Personal Success Story Workshop – What’s your definition of success?

I just completed a blog post on why acting is more effective than thinking when it comes to achieving success. I realised that the very same information is as relevant to the Personal Success Workshop of the past week end as to the story class about which I was writing. So I am posting it again from the perspective of the definition of success. Or perhaps you rather just want to go straight to the notes for the Personal Success Story workshop.

When I asked participants in the Personal Success Story to form a continuum showing to what degree they are ready for transformation, most of them placed themselves close to the side that indicates they are sick of being where they are and in dire need of change.

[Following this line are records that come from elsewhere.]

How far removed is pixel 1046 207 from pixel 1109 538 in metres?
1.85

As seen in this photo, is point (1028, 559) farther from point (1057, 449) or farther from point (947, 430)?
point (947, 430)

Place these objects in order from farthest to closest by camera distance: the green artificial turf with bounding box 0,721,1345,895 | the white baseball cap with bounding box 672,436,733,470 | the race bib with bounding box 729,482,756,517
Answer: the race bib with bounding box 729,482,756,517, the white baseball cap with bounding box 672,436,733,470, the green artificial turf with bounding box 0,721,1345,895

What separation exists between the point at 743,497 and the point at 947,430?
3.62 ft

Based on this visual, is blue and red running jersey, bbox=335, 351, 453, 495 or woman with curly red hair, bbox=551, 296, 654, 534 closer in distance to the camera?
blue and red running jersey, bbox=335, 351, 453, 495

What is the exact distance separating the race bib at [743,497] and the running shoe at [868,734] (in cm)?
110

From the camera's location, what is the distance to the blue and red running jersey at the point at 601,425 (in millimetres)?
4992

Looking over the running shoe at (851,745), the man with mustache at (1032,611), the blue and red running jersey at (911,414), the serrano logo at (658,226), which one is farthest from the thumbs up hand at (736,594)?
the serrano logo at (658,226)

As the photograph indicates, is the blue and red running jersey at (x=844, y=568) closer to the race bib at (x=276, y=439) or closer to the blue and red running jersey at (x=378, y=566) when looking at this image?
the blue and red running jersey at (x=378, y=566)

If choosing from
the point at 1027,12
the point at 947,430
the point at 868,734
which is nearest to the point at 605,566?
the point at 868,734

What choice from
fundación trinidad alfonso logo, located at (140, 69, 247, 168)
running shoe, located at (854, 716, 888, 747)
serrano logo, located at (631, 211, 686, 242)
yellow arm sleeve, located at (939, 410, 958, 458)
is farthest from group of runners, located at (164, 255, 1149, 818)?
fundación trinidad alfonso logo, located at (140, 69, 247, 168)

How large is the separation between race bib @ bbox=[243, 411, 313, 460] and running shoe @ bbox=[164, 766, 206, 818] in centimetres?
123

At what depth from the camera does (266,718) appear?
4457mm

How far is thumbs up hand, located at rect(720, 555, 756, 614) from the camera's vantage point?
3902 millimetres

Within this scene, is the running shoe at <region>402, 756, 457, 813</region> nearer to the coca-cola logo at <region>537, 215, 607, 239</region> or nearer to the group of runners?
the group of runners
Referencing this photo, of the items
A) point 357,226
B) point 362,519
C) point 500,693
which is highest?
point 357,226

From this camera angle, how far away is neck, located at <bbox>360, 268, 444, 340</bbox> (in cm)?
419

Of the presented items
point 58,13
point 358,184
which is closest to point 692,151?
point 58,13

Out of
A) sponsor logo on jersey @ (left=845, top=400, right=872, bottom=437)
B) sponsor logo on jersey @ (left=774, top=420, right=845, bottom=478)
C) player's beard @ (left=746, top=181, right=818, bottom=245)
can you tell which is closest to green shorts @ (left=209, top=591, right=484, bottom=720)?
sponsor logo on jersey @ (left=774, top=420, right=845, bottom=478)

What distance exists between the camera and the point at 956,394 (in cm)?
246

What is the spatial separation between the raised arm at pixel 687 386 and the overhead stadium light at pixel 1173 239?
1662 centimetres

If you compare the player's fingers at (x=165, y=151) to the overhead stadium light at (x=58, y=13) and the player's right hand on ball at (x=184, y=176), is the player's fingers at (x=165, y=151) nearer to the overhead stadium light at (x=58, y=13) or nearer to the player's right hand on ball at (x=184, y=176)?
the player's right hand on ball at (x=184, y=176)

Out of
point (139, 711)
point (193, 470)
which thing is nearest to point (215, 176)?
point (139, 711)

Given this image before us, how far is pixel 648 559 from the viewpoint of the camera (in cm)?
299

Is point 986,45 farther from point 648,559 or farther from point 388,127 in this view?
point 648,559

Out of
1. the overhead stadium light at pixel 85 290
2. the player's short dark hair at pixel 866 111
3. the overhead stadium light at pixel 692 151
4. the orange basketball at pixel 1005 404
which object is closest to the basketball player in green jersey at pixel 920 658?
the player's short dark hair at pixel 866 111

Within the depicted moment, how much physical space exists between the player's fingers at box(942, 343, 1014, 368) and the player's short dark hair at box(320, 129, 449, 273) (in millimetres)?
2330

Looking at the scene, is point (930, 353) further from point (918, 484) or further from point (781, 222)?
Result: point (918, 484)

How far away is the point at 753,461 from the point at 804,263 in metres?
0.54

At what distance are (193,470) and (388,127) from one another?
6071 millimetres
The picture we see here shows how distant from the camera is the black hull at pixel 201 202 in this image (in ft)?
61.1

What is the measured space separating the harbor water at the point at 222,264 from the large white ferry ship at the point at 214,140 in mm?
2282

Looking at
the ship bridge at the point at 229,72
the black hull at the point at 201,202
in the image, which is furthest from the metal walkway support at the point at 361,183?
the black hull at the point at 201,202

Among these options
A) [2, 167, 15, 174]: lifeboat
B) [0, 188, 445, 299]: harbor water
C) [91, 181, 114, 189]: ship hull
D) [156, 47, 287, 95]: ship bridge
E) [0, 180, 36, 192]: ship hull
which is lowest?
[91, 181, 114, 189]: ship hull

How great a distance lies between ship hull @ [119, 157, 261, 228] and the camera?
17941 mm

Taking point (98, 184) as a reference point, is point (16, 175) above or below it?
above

Transformation becomes our definition of success as we embark on the success story together. Success very rarely have anything to do with external changes, but always refer to an internal shift or transformation that then has a direct effect on the outer world of the hero. The lonely Shrek in the first movie makes friends and finds true love not because someone outside of him started to care for him, but because he started to care for them. He chose to go after Fiona while still believing that she thinks he is an unlovable ogre.

There comes a point in everyone’s story, fictional or real, where a shift in perspective is crucial for successful transformation. In real life people look for this shift by reading books, attending seminars, talking to their friends and mentors, going to church and googling for info on the net. Yet all the info and talk and thinking in the world do not bring them to the point of making that internal behavioural shift – that moment that causes them never to be the same again – the moment that embodies their definition of success.

Then that same person goes on holiday, or has to deal with the death of a loved one, or a wedding, or they play a game of soccer with friends or they go for a hike in nature, or they create a piece of art, or join a dance class or just have a great meal with friends and suddenly old things have a new colour.

All these are examples of experiences that bring change: experiential learning. If transformation is your definition of success, these are the kinds of experiences you seek. Typically they have the following 4 aspects in common:

  1. A change of scenery/setting
  2. Involvement of the body i.e. movement
  3. Emotional connection i.e. a heart response and
  4. The presence of others – including the presence of nature or the creative muse

I went to my kinesiologist 2 months ago with a most debilitating pain in my back. She says to me: you think and struggle too much in your head and do not move enough in your body. She prescribed a half hour of walking twice a week so that my mental struggles can come into perspective and move from my head into my body.

Although these shifts can happen to anyone at any time, there is a particular moment in a story designed for it. A place in the story where it is most likely to occur because of all the story stages that preceded it. This moment is typically two thirds into the story just before act three. Some writers refer to it as the pause before the climax that calm before the storm. It is the moment when the hero seems to have lost and the journey seems to be a failure, then something happens that allows him/her to see the bigger picture and the greater good.

This is the moment where Shrek in the first movie realises it is no longer about getting his swamp back, but it is now about getting his love back. It is where Brave Heart realises it is no longer just about his family, but about is entire tribe.

I saw shifts occur in all the Personal Success Story workshop except for the one who was on the furthest end of the continuum regarding his need for change. This participant also happens to be Burgert, who is my business partner, and whose definition of success for this workshop would not have been personal success, but the successful completion of the workshop in creating transformation for our participants.

Congratulations to all of you who were brave enough to come to this very experiential workshop and allowed the processes to impact your lives. I trust that the experience will reveal its layers of truth for you ongoing over the next few months so that you can achieve the change that matches your definition of success.